(Dataset excerpts)
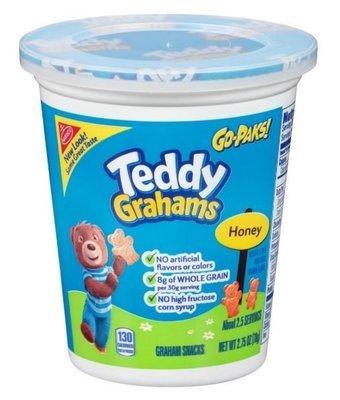 Crackers, Nabisco® Teddy Grahams® Honey Go-Paks™ Crackers (2.75 oz Cup)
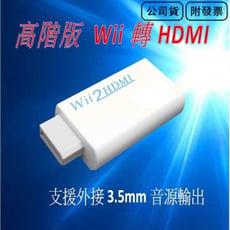 送hdmi線 新款 wii to hdmi wii2hdmi wii轉hdmi 電腦螢幕 hdmi線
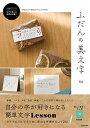 【中古】ふだんの美文字 /KADOKAWA/りさ(単行本)
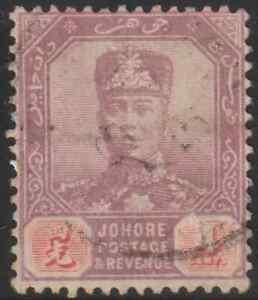 MALAYSIA-MALAYA-JOHORE-1918-4c-USED-ISC-CAT-RM-3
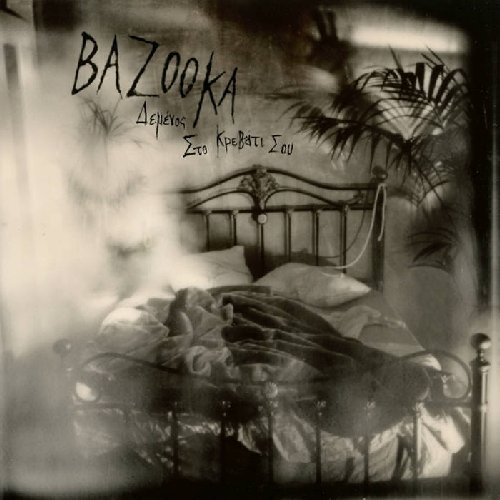 BAZOOKA - Stay Away From Bed - 7 inch (black) Sound Effect Psychedelic Punk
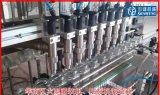 【全自動伺服灌裝機】 6頭玻璃瓶組培液灌裝機 培養液灌裝鎖蓋 母液灌裝生產線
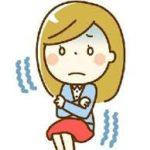 冷えを改善 陽虚(ようきょ)のための 薬膳料理:副腎(ふくじん)疲労対策と 鼻うがい用 ブレンド精油作り:舌診(ぜっしん)と薬用酒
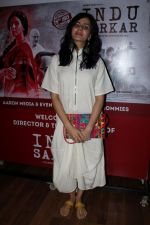 Kirti Kulhari At Special Screening Of Indu Sarkar To Encourage Women Empowerment on 16th Aug 2017 (11)_59959f02b6682.JPG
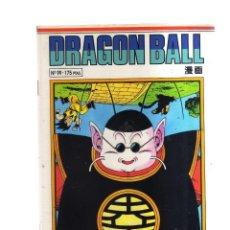Cómics: DRAGON BALL N,99 PLANETA. Lote 214423681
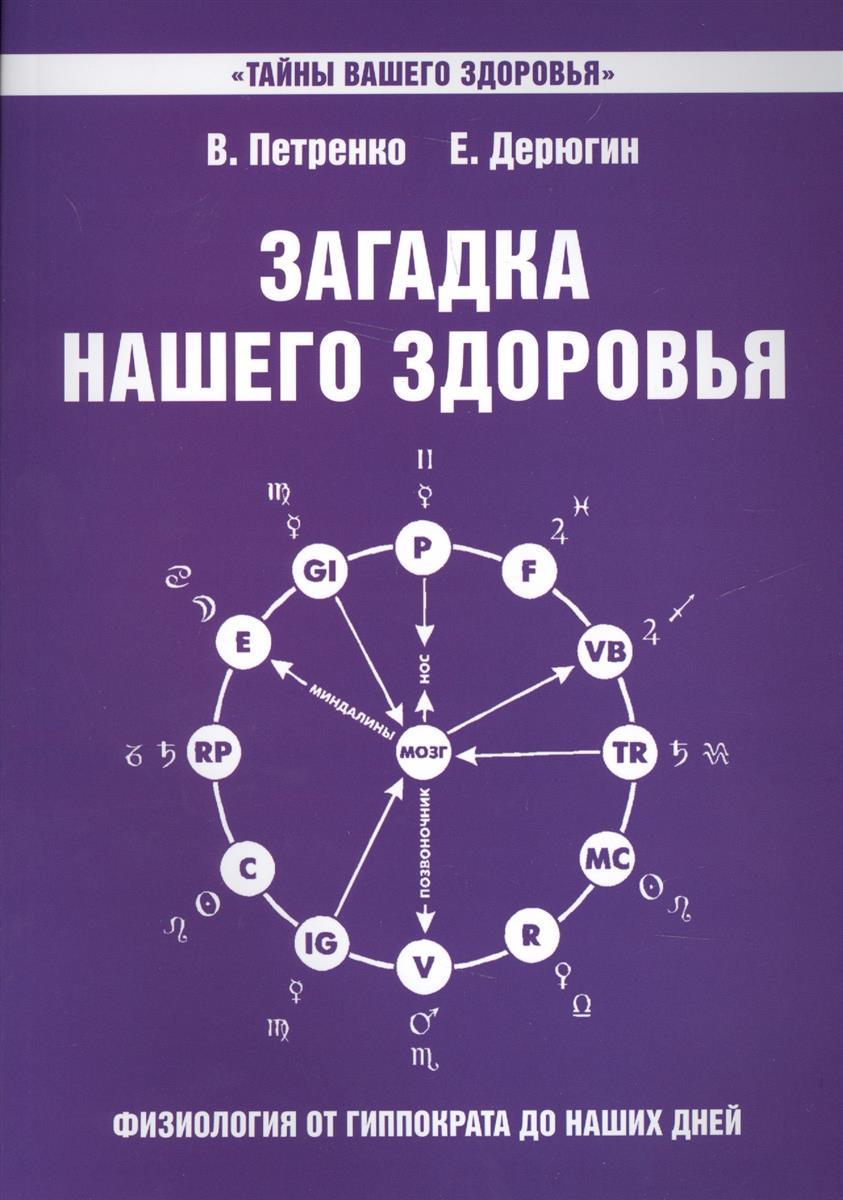 Загадки нашего здоровья. Книга седьмая. Физиология от Гиппократа до наших дней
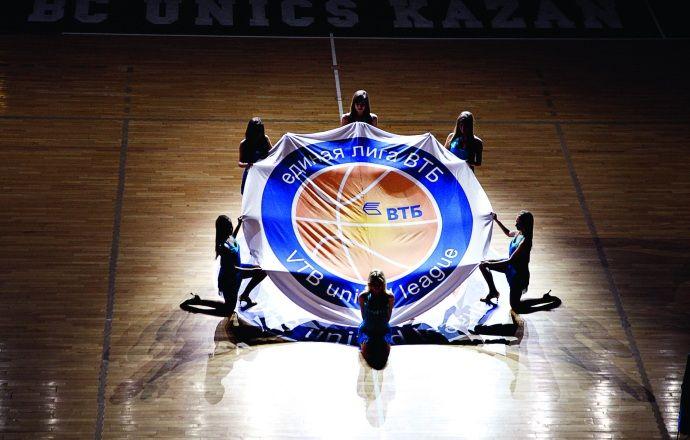 Определились все участники и сетка плей-офф Единой лиги ВТБ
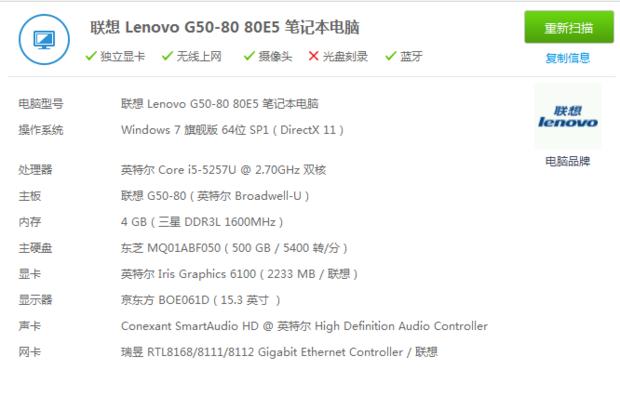 v5000 更换硬盘步骤
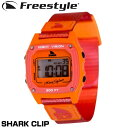 Freestyle SHARK CLIP PK/OR 防水 ...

### [YOUR OBJECTIVE]
Take only the line containing "冷えを改善 陽虚(ようきょ)のための 薬膳料理:副腎(ふくじん)疲労対策と" and every line after it to the end of the entries, and copy them exactly, pictures excluded.

### [EXERCISE RESULT]
 冷えを改善 陽虚(ようきょ)のための 薬膳料理:副腎(ふくじん)疲労対策と 鼻うがい用 ブレンド精油作り:舌診(ぜっしん)と薬用酒
 Kirti Kulhari At Special Screening Of Indu Sarkar To Encourage Women Empowerment on 16th Aug 2017 (11)_59959f02b6682.JPG
Cómics: DRAGON BALL N,99 PLANETA. Lote 214423681
 Загадки нашего здоровья. Книга седьмая. Физиология от Гиппократа до наших дней
 Определились все участники и сетка плей-офф Единой лиги ВТБ
 v5000 更换硬盘步骤
 Freestyle SHARK CLIP PK/OR 防水 ...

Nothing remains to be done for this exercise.